You can also modify the configure properties for your deployed model configuration by clicking on the three dots on the right side, and selecting Edit. This will bring back the same configuration pop-up window we used earlier. This menu also has the option for you to Delete the deployed model.

Check the Model API

The deployed model is now accessible through the API endpoint of the model server. The information about the endpoint is different, depending on how you configured the model server.

As in this example, you have exposed the model externally through a route, click on the "Internal and external endpoint details" link in the Inference endpoint section. A popup will display the address for the url and the External (can be accessed from inside or outside the cluster) for the inference endpoints as shown below:

Successfully Deployed Model Inference endpoints Info

Notes:

  • The internal URL displayed is only the base address of the endpoint of the following format: https://name-of-your-model.name-of-your-project-namespace.svc.cluster.local that is accessible only within your cluster locally.

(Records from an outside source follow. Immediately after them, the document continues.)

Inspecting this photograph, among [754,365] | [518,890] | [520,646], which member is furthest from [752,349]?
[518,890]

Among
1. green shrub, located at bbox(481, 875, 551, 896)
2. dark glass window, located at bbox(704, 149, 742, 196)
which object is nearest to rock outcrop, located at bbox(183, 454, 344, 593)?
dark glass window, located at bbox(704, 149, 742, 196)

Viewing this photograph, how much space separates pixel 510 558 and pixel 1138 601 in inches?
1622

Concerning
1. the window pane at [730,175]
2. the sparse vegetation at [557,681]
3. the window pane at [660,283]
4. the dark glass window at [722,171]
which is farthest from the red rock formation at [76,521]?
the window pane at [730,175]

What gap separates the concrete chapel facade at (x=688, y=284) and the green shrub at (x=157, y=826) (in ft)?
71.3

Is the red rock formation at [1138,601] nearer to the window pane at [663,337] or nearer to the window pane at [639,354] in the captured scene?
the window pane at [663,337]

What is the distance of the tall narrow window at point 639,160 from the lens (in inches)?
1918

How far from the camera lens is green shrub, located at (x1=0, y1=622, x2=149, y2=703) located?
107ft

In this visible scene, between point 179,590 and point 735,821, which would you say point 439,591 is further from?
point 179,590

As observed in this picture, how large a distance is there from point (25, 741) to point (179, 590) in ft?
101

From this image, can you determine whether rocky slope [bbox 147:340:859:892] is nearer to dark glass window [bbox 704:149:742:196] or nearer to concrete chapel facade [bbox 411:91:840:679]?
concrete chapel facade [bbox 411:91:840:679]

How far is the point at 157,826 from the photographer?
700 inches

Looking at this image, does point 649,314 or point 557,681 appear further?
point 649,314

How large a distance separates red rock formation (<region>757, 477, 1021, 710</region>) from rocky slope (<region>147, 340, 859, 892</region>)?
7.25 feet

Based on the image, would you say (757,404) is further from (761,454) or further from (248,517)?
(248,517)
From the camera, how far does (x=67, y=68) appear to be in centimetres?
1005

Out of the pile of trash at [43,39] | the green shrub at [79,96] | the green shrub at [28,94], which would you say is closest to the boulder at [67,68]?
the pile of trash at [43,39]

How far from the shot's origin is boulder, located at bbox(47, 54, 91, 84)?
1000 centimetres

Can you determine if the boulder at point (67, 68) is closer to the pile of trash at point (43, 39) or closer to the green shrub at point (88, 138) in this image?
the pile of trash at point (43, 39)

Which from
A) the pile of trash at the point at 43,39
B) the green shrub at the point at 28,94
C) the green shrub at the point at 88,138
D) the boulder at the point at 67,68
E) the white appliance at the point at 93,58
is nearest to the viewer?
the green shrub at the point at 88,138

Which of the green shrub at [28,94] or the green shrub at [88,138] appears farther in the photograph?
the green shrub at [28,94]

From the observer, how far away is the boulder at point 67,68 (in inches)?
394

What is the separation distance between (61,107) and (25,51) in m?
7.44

  • The External Inference endpoint displays the full URL of the following format: https://name-of-your-model-name-of-your-project.apps.shift.nerc.mghpcc.org that you can be easily accessed from outside the cluster.

  • Get the Authorization Token for your deployed model by clicking on arrow icon to the left of your deployed model name i.e. "granite". Your Authorization Token is located at the "Token authentication" section under "Token secret", you can just copy the token i.e. YOUR_BEARER_TOKEN directly from the UI.

Now that you have the URL and Authorization Token, you can try querying the model endpoint. We will try multiple queries.

/v1/models

Let's start with the simplest query, the /v1/models API endpoint. This endpoint just returns information about the models being served, I use it to simply see if the model can accept a request and return with some information:

curl -k -X GET https://<url>/v1/models -H "Authorization: Bearer YOUR_BEARER_TOKEN"

Running this command should return an output similar to the below output:

{"object":"list","data":[{"id":"granite","object":"model","created":1743010793,"owned_by":"vllm","root":"/mnt/models","parent":null,"max_model_len":4096,"permission":[{"id":"modelperm-09f199065a2846ec8bbfabea78f72349","object":"model_permission","created":1743010793,"allow_create_engine":false,"allow_sampling":true,"allow_logprobs":true,"allow_search_indices":false,"allow_view":true,"allow_fine_tuning":false,"organization":"*","group":null,"is_blocking":false}]}]}

v1/completions

Now that we know that works, let's test whether the /v1/completions API endpoint works. This endpoint takes a text prompt and returns a completed text response.

curl -k -X POST https://<url>/v1/completions \
    -H "Content-Type: application/json" -H "Authorization: Bearer YOUR_BEARER_TOKEN" \
    -d '{
        "model": "name-of-your-model",
        "prompt": "San Francisco is a",
        "max_tokens": 7,
        "temperature": 0.7
    }'

Running this command should return an output similar to the following:

{"id":"cmpl-40be2aa235c94f38a3b6161c6b93b59c","object":"text_completion","created":1743011184,"model":"granite","choices":[{"index":0,"text":" city known for its diverse population","logprobs":null,"finish_reason":"length","stop_reason":null,"prompt_logprobs":null}],"usage":{"prompt_tokens":4,"total_tokens":11,"completion_tokens":7}}

You can see within "text" the completed response "San Francisco is a... city known for its diverse population".

Changing API Query Parameters

You can change the temperature of the query. The temperature essentially controls the "randomness" of the model's response. The lower the temperature the more deterministic the reponse, the higher the temperature the more random/unpredictible the response. So if you set the temperature to 0, it would always return the same output since there would be no randomness.